**GEGEVEN TEKST:**
··········

Uitspraak Nº 200.259.779/01. Gerechtshof Den Haag, 2019-10-15

ECLIECLI:NL:GHDHA:2019:2628
Docket Number200.259.779/01
Date15 Octubre 2019
CourtGerechtshof Den Haag (Nederland)

GERECHTSHOF DEN HAAG

afdeling civiel recht

zaaknummer: 200.259.779/01

zaaknummer rechtbank Rotterdam: 7470143 VZ VERZ 19-624

beschikking van de meervoudige burgerlijke kamer van 15 oktober 2019

inzake

[appellant] ,

wonende te [woonplaats],

appellant,

advocaat: mr. B.J. Bloemendal te Bergeijk,

tegen

UNIPER BENELUX N.V.,

gevestigd te Rotterdam,

geïntimeerde,

advocaat: mr. M.S. van Dijk te Rotterdam.

1 Het geding in hoger beroep

Partijen worden hierna [appellant] en Uniper genoemd.

··········

**OVERZICHT GEGEVENS:**
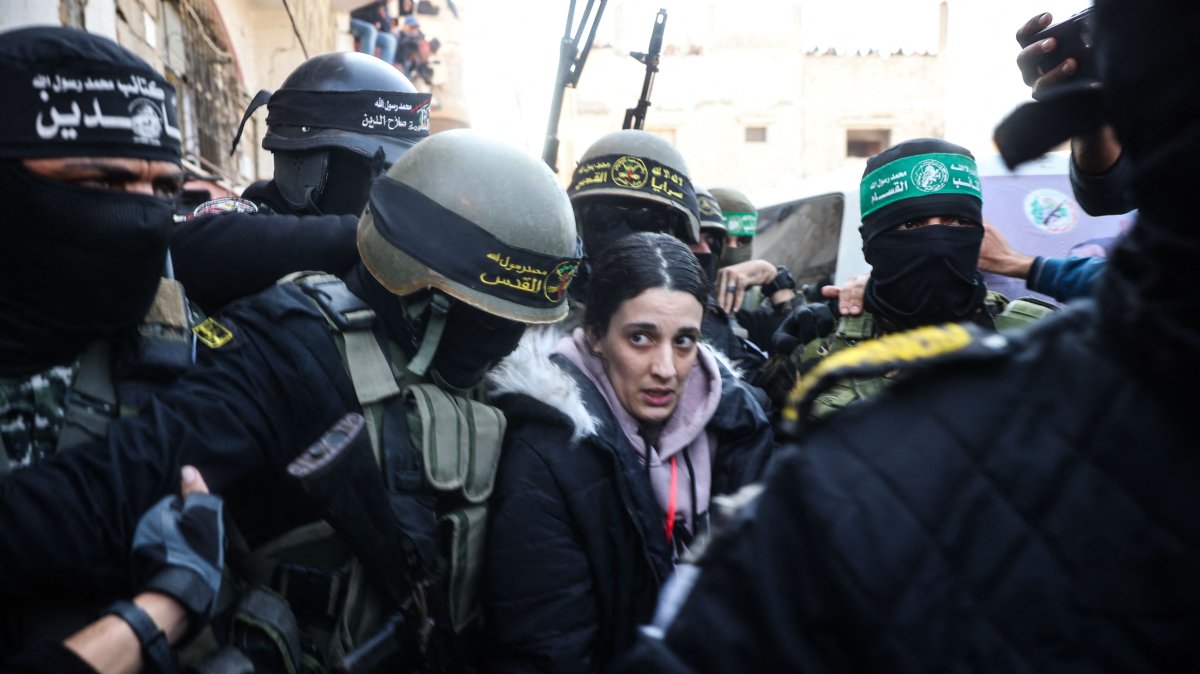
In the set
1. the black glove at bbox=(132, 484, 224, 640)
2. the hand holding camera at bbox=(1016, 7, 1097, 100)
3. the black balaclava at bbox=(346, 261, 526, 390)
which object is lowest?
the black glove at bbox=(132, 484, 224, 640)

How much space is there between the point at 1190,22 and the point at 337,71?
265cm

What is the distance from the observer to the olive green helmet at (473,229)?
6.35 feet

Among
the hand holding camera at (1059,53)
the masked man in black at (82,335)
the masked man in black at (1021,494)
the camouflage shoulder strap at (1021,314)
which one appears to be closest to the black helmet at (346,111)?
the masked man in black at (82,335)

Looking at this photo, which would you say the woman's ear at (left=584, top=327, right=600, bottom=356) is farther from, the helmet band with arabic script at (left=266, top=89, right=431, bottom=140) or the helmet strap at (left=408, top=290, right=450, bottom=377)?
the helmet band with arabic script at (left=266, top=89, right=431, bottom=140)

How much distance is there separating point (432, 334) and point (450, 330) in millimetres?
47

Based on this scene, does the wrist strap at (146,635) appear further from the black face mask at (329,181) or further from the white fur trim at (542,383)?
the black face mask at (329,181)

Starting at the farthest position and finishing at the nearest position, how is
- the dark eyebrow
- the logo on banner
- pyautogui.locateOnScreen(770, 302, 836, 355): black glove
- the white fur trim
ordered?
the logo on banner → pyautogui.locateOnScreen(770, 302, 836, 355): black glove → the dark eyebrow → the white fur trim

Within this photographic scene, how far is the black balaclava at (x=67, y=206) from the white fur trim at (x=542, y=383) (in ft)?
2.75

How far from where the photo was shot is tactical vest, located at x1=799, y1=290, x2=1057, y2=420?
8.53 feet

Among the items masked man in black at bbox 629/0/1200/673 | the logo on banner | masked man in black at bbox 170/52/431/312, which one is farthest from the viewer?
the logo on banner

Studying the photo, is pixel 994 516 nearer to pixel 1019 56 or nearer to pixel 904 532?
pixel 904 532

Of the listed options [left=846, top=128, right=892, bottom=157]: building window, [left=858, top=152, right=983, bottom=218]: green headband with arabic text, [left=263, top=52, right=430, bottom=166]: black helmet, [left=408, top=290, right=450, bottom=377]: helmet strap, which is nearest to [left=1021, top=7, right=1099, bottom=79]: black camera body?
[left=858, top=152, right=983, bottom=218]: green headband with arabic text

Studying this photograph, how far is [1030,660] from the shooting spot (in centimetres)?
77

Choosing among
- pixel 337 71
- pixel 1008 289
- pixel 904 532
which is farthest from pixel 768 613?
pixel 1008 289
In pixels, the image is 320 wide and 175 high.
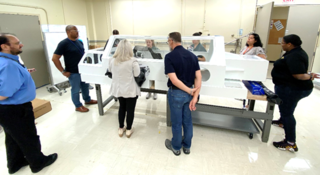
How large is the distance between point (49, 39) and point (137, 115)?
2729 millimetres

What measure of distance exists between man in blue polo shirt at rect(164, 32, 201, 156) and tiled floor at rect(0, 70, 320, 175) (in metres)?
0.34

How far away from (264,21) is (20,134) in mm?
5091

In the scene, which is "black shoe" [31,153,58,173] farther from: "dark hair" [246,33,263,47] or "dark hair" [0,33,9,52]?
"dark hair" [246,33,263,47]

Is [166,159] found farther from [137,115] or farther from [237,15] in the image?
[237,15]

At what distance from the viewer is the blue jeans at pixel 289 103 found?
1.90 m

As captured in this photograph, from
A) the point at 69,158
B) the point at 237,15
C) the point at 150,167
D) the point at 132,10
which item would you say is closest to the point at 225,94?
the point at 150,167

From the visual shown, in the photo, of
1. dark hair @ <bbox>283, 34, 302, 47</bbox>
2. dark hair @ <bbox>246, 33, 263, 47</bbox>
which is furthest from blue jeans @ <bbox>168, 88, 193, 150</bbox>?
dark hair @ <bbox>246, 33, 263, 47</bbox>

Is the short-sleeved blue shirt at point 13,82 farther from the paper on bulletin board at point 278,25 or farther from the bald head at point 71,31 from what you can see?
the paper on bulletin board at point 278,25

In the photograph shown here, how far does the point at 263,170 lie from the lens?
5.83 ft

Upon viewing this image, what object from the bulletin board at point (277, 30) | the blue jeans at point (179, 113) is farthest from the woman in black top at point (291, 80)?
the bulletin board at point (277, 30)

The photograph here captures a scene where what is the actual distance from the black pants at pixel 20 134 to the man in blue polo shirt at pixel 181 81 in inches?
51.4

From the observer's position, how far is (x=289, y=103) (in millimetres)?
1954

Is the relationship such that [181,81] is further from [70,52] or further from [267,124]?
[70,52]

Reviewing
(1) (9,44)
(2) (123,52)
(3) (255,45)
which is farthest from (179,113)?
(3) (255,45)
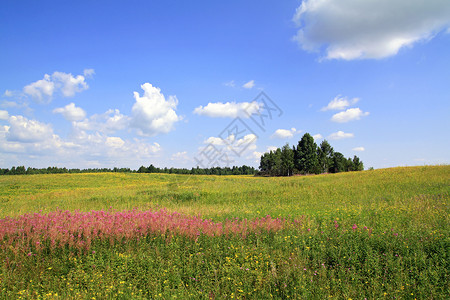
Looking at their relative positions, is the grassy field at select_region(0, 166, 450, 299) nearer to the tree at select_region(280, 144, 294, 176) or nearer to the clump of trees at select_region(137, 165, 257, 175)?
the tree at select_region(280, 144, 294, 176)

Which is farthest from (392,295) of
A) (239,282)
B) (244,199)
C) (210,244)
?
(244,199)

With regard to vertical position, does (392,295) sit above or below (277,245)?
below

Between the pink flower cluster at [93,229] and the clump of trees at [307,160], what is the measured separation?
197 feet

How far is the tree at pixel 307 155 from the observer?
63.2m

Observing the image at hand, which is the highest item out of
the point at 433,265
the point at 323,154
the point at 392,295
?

··········

**TE MAKEN OPDRACHTEN:**
- a) Haal uit de uitspraak letterlijk alles over vanaf "Uitspraak Nº 200.259.779/01." tot en met "Den Haag (Nederland)".
- b) Welke advocaat treedt volgens de uitspraak op voor de appellant?

**ANTWOORDEN:**
- a)
Uitspraak Nº 200.259.779/01. Gerechtshof Den Haag, 2019-10-15

ECLIECLI:NL:GHDHA:2019:2628
Docket Number200.259.779/01
Date15 Octubre 2019
CourtGerechtshof Den Haag (Nederland)

- b) Mr. B.J. Bloemendal te Bergeijk.